14日に5年ぶりに大阪松竹座に日帰りで行ってきました。
坂東玉三郎 初春特別舞踊公演
中村七之助 出演
ツイッターに投稿した内容に手を加えて、以下に簡単にまとめます。
今度の松竹座の玉三郎の特別舞踊公演は、自らが座頭として七之助とともに踊ることにより永年修行で培った女形の藝を伝える場でもあったと思います。勘三郎とは多くの演目で共演してきた、いわば玉三郎の盟友。玉三郎は勘三郎の遺児七之助を一人前の役者に育て上げることを自らの使命と課したのだと思います。菊之助がこの十年間著しい成長を見せ、まさに時分の華を開花させているのは、本人の資質と努力が大きいことは言うまでもありませんが、玉三郎と踊った『京鹿子娘二人道成寺』での共演が一つのきっかけとなったことも事実です。
七之助も最近の成長は著しいものがありますが、舞踊においては今ひとつ食い足りない点も見受けられました。今回玉三郎と同じ舞台に立って踊ることは格別の緊張感があったことでしょう。その成果は確実に出ていました。
『村松風二人汐汲』
この『村松風二人汐汲』は『須磨の写絵』と同じ題材を取り上げていて、須磨の浦に流された在原行平が、かの地で契りを交わしたという海女の姉妹・松風と村雨が行平が残した烏帽子と狩衣を身にまといながら、行平を偲んで踊りというものです。

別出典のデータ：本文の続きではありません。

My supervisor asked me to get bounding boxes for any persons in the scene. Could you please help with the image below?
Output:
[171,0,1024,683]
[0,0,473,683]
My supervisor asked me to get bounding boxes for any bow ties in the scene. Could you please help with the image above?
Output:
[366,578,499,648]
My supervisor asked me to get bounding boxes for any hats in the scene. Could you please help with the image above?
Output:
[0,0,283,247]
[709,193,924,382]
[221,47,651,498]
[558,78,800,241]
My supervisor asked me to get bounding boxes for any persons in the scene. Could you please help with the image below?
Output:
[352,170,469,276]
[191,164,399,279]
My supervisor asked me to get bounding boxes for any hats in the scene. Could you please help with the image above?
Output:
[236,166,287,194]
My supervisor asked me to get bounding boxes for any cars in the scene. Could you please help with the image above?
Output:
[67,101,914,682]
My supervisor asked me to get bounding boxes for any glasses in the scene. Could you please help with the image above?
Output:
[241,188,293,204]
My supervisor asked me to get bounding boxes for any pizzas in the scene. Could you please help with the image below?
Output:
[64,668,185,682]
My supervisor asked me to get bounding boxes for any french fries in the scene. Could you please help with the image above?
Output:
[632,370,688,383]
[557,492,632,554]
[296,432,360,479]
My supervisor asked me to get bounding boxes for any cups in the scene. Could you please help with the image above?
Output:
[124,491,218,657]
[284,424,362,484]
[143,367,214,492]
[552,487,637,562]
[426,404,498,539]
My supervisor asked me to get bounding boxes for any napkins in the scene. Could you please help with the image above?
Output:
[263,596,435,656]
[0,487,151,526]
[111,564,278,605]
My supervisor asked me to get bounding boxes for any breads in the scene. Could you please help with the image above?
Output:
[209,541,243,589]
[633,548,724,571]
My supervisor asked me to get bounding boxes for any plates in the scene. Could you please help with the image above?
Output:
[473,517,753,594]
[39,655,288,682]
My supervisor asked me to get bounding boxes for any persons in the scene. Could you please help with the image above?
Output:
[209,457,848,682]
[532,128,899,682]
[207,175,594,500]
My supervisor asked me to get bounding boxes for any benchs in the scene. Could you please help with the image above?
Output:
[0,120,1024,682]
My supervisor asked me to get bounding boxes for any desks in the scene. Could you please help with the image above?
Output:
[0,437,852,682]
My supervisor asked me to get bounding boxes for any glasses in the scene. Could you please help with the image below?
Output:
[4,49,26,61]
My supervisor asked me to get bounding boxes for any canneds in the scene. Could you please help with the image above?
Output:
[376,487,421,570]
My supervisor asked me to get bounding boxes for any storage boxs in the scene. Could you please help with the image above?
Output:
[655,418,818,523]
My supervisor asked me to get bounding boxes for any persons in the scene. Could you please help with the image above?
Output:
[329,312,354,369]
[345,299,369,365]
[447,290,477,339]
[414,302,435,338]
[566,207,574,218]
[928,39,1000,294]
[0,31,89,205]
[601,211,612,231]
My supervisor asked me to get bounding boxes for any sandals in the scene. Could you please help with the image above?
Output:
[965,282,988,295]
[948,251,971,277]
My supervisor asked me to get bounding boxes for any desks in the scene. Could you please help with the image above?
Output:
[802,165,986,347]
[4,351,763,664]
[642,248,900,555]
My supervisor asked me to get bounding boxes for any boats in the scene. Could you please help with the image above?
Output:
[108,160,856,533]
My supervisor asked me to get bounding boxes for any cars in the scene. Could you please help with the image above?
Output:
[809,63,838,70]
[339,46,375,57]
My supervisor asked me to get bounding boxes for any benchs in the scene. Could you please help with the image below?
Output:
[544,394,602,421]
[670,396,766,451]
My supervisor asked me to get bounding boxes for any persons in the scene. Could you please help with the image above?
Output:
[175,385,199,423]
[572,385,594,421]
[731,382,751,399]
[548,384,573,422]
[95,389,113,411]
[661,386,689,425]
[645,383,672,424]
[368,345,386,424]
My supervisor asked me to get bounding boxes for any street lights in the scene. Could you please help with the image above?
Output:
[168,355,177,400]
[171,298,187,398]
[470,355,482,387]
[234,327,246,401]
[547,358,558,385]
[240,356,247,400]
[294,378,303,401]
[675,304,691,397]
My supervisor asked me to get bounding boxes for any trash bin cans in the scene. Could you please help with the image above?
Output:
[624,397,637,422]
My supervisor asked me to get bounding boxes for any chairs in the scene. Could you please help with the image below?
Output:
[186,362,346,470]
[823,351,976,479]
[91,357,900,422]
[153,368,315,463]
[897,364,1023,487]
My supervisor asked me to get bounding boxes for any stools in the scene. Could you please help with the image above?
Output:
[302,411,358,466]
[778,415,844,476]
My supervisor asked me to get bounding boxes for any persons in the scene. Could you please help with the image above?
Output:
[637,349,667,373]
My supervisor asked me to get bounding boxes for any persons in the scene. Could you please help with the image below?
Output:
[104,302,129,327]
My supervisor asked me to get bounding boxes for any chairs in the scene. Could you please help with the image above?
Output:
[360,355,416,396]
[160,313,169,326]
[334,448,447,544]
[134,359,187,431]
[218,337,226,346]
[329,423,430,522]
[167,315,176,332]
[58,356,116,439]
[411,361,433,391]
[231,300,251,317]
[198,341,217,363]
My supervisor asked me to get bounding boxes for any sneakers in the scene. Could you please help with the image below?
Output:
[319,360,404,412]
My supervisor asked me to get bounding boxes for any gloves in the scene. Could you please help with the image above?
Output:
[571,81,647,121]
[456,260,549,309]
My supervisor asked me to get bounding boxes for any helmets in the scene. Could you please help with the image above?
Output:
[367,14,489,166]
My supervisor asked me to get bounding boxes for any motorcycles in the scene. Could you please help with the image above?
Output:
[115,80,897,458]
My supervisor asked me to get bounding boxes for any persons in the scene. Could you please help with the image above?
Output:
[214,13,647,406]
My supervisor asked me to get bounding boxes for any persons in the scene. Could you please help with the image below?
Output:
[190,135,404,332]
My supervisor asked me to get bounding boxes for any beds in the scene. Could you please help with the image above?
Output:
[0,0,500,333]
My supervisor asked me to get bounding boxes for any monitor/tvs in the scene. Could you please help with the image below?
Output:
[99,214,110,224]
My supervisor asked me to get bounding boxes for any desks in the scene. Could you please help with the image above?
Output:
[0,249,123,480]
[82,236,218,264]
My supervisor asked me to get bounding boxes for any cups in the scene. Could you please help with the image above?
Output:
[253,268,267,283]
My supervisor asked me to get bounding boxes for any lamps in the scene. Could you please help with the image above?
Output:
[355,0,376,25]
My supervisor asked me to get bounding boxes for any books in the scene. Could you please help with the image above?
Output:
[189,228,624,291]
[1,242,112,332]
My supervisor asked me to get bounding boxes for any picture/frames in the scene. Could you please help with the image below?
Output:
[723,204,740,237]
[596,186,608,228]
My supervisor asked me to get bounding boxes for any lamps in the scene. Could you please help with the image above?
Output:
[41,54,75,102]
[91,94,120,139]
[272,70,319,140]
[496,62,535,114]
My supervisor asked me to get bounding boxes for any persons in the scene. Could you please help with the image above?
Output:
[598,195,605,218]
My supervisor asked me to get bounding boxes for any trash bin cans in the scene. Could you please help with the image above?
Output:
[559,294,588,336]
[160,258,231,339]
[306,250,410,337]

初演は玉三郎と福助だったのですが、芸風の違いから来るのでしょうか、姉妹としてはどうもしっくりときませんでした。今回はいかにと期待して観たのですが、玉三郎の変わらぬ気品ある美しさに七之助も負けてはおらず、姉妹のたおやかな美しさを堪能できました。
能がかりの部分もあり、比較的地味な舞踊ですが、静謐な雰囲気のなかにも姉妹の哀しみと変わらぬ恋心が滲み出ていました。
『操り三番叟』
操三番叟は猿弥が人形振りで、キレも柔らかさもあわせ持った爽やかさ! 薪車の後見との息もよくあっていて、月乃助、笑三郎とともにお正月らしい荘重で華やかな舞踊になっていました。猿弥のキレの良い踊りはもっと観ていたいと思いました。
『二人藤娘』
通常の『藤娘』の二人ヴァージョンを二人で踊り分ける趣向。道成寺と異なり、藤娘は短い曲でもあり、踊り分けが二人道成寺ほど成功していないと思いました。しかし、七之助の踊りが柔らかく、玉三郎と同じ手を踊っているのを観ると非常に綺麗で、初々しさと可愛らしさは二乗以上でした。二人で踊っている時はオペラグラスをどちらに向けてよいか迷ってしまいます。幕切れは二人揃って花道を引っ込みます。
『於染久松色読販 心中翌の噂』
お染、久松、お光は七之助の三役早替わりが鮮やかに決まっていて、観客を沸かせました。所作立ての最後に玉三郎のお六が登場してさすがの貫禄です。名題下さんたちが使う傘が「やまとや」ではなく「なかむらや」になっていたのは玉三郎らしい配慮です。切り口上で玉三郎は松竹座で初春公演を、しかも七之助や澤瀉屋一門と一緒に出すことができ、また連日多くのお客様にご来場いただいていることをけっして流麗ではないが真情のこもった挨拶。七之助も玉三郎と同じ舞台に立たせてもらったことを感謝しつつなお一層精進いたしますと挨拶。それでも玉三郎より一歩退いて座っていたのが印象的でした。